4-Aminopyridine restores fractal structure of spontaneous cord dorsum potentials in the hemisected spinal cord

4-Aminopyridine (4AP) increases evoked excitatory as well as inhibitory synaptic transmission in the spinal cord (Brain Research, 240 (1982) 117), enhances interneuronal spontaneous activity and partly restores impaired spinal cord functions (Neuroscience, 126 (2004) 511). However, few studies deal with the changes in the functional organization of the neuronal ensembles associated with the generation of spontaneous cord dorsum potentials (CDPs). We have shown that in the anesthetized cat, spontaneous CDPs are synchronously generated in several spinal segments by a distributed system of interconnected neuronal sets.
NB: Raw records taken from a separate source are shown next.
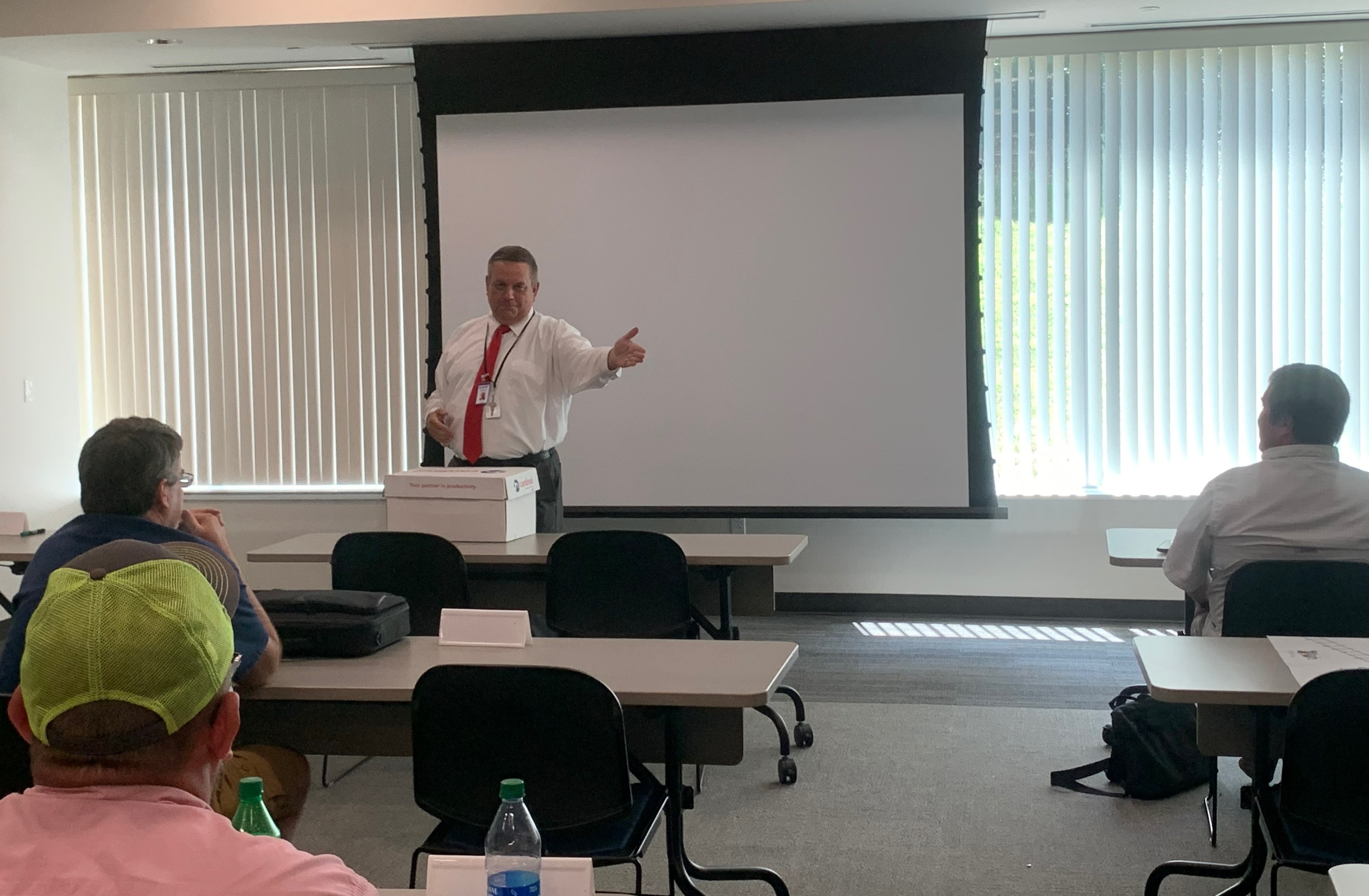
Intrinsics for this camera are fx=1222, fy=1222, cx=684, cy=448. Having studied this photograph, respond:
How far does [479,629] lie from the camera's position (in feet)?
8.82

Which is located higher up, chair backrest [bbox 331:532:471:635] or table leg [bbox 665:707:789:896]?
chair backrest [bbox 331:532:471:635]

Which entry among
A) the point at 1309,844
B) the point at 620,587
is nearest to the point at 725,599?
the point at 620,587

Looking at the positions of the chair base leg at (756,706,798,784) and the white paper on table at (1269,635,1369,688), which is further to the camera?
the chair base leg at (756,706,798,784)

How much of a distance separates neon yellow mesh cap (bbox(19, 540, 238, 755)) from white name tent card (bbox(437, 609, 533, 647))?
5.07 feet

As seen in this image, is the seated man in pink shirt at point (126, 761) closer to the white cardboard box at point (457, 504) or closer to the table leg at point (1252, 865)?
the table leg at point (1252, 865)

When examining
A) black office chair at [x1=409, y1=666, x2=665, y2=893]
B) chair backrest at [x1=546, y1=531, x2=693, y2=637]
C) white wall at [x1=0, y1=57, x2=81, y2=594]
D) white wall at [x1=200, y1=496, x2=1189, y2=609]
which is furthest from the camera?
white wall at [x1=0, y1=57, x2=81, y2=594]

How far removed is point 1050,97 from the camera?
5918 mm

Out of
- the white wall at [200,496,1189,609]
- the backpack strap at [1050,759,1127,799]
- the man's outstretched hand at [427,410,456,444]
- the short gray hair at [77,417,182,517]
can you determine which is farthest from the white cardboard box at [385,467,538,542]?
the white wall at [200,496,1189,609]

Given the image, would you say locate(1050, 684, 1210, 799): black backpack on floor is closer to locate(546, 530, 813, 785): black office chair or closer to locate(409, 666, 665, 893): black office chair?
locate(546, 530, 813, 785): black office chair

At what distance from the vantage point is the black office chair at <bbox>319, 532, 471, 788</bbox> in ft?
11.8

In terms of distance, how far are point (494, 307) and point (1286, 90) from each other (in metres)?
3.88

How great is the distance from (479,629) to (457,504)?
4.62 ft

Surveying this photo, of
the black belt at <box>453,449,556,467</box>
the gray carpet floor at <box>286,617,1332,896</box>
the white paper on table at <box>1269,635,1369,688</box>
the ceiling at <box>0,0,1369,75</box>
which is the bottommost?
the gray carpet floor at <box>286,617,1332,896</box>

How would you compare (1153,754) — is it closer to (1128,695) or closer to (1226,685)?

This synchronicity is partly impaired by interposed spinal lesions, but the question remains on the extent to which the unaffected networks retain their original organization, and whether this organization can be restored by the systemic or intraspinal administration of 4AP. We have now simultaneously recorded the spontaneous CDPs from several spinal segments. We focused our analysis on the purely negative (nCDPs) and negative-positive (npCDPs) potentials, the latter associated with the generation of primary afferent depolarization. Systemic (0.1 mg/kg), or micropipette pressure delivered 4AP within the dorsal horn in the left L6 segment, increased the frequency of occurrence of the spontaneous nCDPs and npCDPs as well as the correlation between pairs of CDPs recorded from different segments. Fractal analysis showed that the increment of these two types of spontaneous CDPs after administration of 4AP occurred in a non-random fashion, suggesting that the 4AP increased the effectiveness of the synaptic transmission of already existing pathways without changing their intrinsic functional structure. The frequency of spontaneous CDPs and the correlation between pairs of CDPs from neighboring segments was clearly reduced after an interposed spinal ipsilateral hemisection. Yet, after 4AP, both the frequency and correlation between the spontaneous CDPs were significantly increased and fractal analysis indicated recovery of synaptic transmission and a non-random structural restoration of these potentials. It is suggested that this improvement is achieved by changing the probabilities of activation of the involved neuronal ensembles without changing their internal functional structure. The potential clinical significance of these findings remains to be explored.